Monday, the Penn State football program was heavily punished for their handling of the Jerry Sandusky sex abuse scandal.
As a result, the football program may never return to the glory that it once had. Heck, it may never return to a level where it can at the very least compete on the gridiron in the Big Ten.
But whatever the fate of the football program, this is a story that will cause white-capped ripple effects across the school's entire athletic department.
Take CBSSports.com's Gary Parrish's anecdote during his time spent this past weekend at the Nike Peach Jam tournament. Bumping shoulders with a number of recognizable head coaches, Parrish couldn't help but jot down his thoughts when he sat next to Nittany Lions assistant basketball coach Eugene Burroughs and saw the Penn State logo embroidered on Burroughs' polo shirt.
I looked to my right and realized I was beside Burroughs. The first thing I saw was the Nittany Lions logo on his shirt and I immediately thought of Jerry Sandusky, child rape and the subsequent conspiracy to cover-up that led us to this historic day in college athletics.
NCAA and Big Ten didn't penalize Penn State basketball in any way this morning, and it should be noted that hoops had nothing to do with the criminal activity that took place on campus. But I couldn't help but think while standing there that night that if the first thing I think of when I see a Penn State basketball coach is this Penn State scandal, that's got to be what most basketball recruits think of, too.
While Parrish is a grown man, understand that even kids just old enough to turn on a television or call up an Internet browser are ready to cast the school in a negative light.
Starting now, everything you thought about Penn State, and what their logo represents, has likely shifted to sex abuse, and it will likely be a sentiment that proliferates until further notice.
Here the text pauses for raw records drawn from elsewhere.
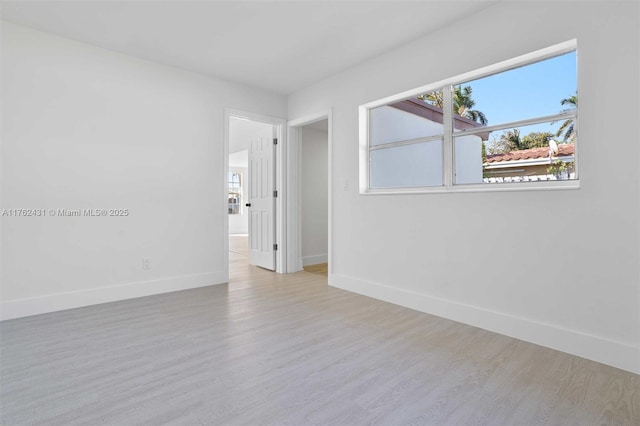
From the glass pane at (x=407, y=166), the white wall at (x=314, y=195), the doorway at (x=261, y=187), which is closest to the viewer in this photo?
the glass pane at (x=407, y=166)

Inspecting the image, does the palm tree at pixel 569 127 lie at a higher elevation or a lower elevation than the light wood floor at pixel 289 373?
higher

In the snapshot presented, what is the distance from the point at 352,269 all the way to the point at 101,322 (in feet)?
7.91

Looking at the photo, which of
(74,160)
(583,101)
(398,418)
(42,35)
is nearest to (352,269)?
(398,418)

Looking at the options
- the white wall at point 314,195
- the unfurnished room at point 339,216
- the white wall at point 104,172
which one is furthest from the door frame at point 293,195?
the white wall at point 104,172

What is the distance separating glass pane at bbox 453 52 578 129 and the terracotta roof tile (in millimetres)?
252

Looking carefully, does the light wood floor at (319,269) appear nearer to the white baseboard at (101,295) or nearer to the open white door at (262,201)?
the open white door at (262,201)

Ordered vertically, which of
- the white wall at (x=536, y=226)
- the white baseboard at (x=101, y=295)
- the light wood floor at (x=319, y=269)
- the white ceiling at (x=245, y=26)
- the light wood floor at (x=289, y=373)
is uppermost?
the white ceiling at (x=245, y=26)

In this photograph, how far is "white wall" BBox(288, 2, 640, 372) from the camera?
1951mm

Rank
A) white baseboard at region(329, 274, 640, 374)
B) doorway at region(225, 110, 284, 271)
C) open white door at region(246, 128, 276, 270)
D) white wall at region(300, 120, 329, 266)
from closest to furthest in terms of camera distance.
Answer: white baseboard at region(329, 274, 640, 374) < doorway at region(225, 110, 284, 271) < open white door at region(246, 128, 276, 270) < white wall at region(300, 120, 329, 266)

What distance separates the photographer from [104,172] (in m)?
3.23

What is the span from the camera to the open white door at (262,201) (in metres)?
4.72

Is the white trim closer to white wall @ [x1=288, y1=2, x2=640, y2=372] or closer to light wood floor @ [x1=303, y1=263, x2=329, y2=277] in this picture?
white wall @ [x1=288, y1=2, x2=640, y2=372]

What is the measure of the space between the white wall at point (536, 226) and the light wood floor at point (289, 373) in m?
0.23

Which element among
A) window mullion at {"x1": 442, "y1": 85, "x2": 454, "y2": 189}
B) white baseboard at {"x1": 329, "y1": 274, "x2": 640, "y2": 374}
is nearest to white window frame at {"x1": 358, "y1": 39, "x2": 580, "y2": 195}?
window mullion at {"x1": 442, "y1": 85, "x2": 454, "y2": 189}
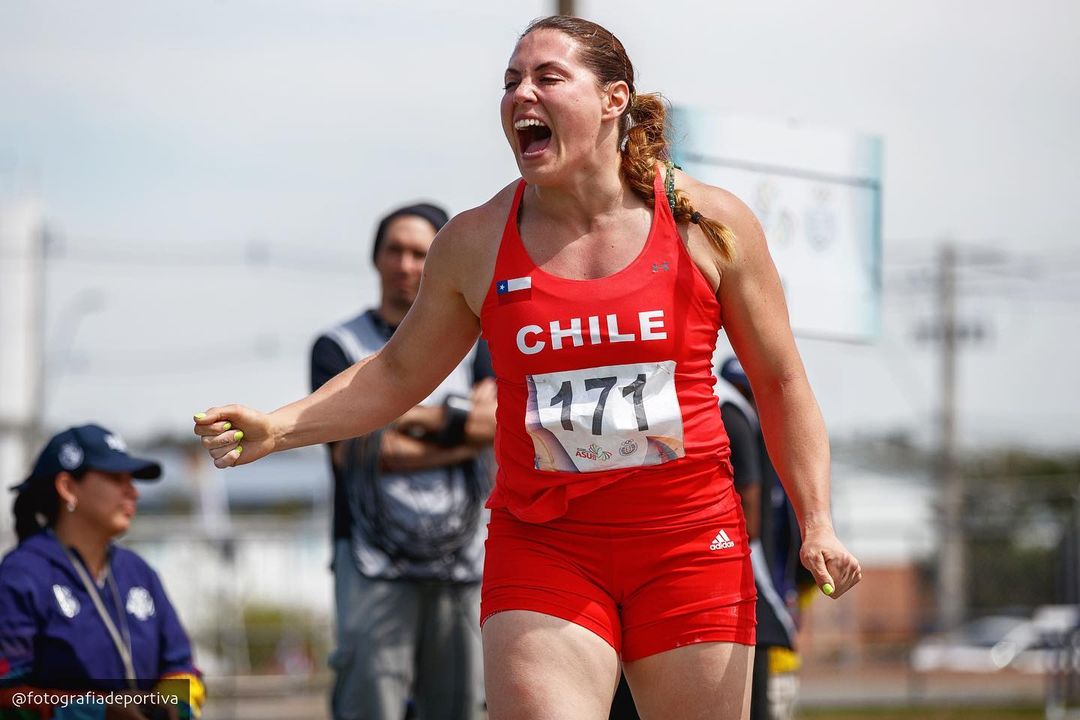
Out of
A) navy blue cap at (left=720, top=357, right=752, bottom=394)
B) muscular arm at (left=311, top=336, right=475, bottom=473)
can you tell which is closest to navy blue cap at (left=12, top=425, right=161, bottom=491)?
muscular arm at (left=311, top=336, right=475, bottom=473)

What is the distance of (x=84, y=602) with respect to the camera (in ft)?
16.1

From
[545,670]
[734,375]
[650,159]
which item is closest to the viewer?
[545,670]

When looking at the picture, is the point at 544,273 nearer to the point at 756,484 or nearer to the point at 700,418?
the point at 700,418

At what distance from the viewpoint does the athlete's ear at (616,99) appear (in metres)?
3.68

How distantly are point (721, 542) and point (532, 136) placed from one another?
113 cm

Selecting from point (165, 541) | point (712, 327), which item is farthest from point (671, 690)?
point (165, 541)

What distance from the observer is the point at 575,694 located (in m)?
3.38

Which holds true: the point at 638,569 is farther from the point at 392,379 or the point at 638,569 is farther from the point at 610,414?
the point at 392,379

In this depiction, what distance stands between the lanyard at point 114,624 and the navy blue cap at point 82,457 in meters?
0.31

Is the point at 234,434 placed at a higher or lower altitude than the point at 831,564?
higher

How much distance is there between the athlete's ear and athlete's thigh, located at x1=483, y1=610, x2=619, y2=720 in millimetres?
1282

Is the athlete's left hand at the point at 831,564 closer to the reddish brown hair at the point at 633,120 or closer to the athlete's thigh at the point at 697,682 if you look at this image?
the athlete's thigh at the point at 697,682

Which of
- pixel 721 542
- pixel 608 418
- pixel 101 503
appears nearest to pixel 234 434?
pixel 608 418

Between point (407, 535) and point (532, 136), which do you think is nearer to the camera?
point (532, 136)
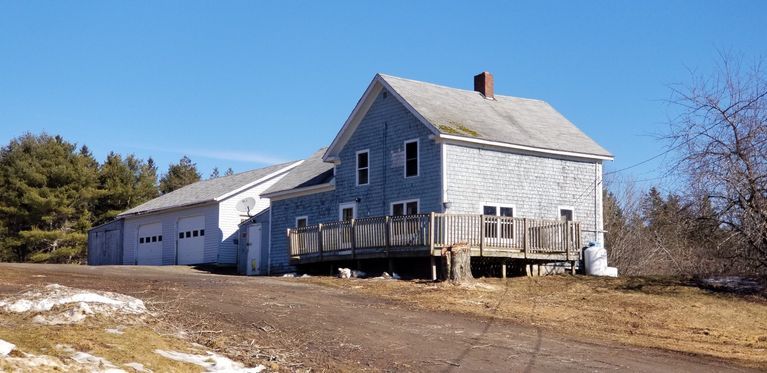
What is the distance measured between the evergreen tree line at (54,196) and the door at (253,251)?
2600 centimetres

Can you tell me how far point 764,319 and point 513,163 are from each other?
1055cm

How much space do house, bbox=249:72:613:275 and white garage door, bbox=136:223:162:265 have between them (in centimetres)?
1132

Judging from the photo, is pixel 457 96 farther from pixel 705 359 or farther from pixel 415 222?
pixel 705 359

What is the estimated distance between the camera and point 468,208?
2622cm

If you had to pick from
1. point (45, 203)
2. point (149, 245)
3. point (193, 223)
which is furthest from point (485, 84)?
point (45, 203)

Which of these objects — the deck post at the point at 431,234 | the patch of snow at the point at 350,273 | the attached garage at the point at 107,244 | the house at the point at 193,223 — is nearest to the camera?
the deck post at the point at 431,234

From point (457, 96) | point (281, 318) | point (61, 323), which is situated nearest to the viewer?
point (61, 323)

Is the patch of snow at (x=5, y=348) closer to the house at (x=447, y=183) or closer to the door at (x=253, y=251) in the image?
the house at (x=447, y=183)

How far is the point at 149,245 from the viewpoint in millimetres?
42125

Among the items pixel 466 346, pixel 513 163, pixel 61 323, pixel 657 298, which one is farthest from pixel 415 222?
pixel 61 323

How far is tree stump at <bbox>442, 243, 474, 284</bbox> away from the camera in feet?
71.7

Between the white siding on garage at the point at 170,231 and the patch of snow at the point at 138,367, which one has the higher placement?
the white siding on garage at the point at 170,231

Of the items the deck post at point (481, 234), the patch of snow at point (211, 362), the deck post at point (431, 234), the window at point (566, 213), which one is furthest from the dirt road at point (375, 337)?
the window at point (566, 213)

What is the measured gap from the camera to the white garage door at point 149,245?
135 ft
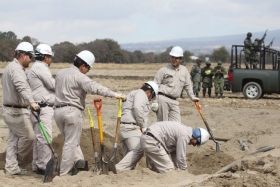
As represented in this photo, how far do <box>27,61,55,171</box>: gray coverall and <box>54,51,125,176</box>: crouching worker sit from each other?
0.57 meters

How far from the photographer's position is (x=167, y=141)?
30.0 ft

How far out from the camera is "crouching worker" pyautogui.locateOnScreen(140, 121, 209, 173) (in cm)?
898

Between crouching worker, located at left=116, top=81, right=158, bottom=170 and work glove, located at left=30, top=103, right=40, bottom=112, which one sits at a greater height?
work glove, located at left=30, top=103, right=40, bottom=112

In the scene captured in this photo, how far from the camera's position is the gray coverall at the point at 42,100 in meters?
9.49

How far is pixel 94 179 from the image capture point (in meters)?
8.52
As our youth grows up, the thoughts of how previous generations perceived Penn State will be replaced with something far less pleasant.
"Football has carried this university for years," Nittany Lions men's basketball coach Pat Chambers told Jeff Goodman. "Maybe we can help football for once."
That's positive thinking, but Chambers went on to say that while on the recruiting trail this summer he's approaching the mess head-on.
"We talk about it with recruits and if it becomes a problem, then maybe that's not the right kid for our program," Chambers added.
I hate to be negative, but expect the latter from many players Chambers recruits if they have absolutely no existing connection - whether it be a family legacy or proximity to Happy Valley, Pennsylvania - to the school.
Don't call it a penalty, call it a horrible stigma. An unfair negative connotation that will indefinitely play in the minds of high school basketball recruits that Chambers and his staff pursue, recruits will likely be reluctant to accept a scholarship to play a sport at a school that was home to arguably the greatest scandal in the history of sports.
It's going to be a tough task for Chambers. Let's see how it gets handled.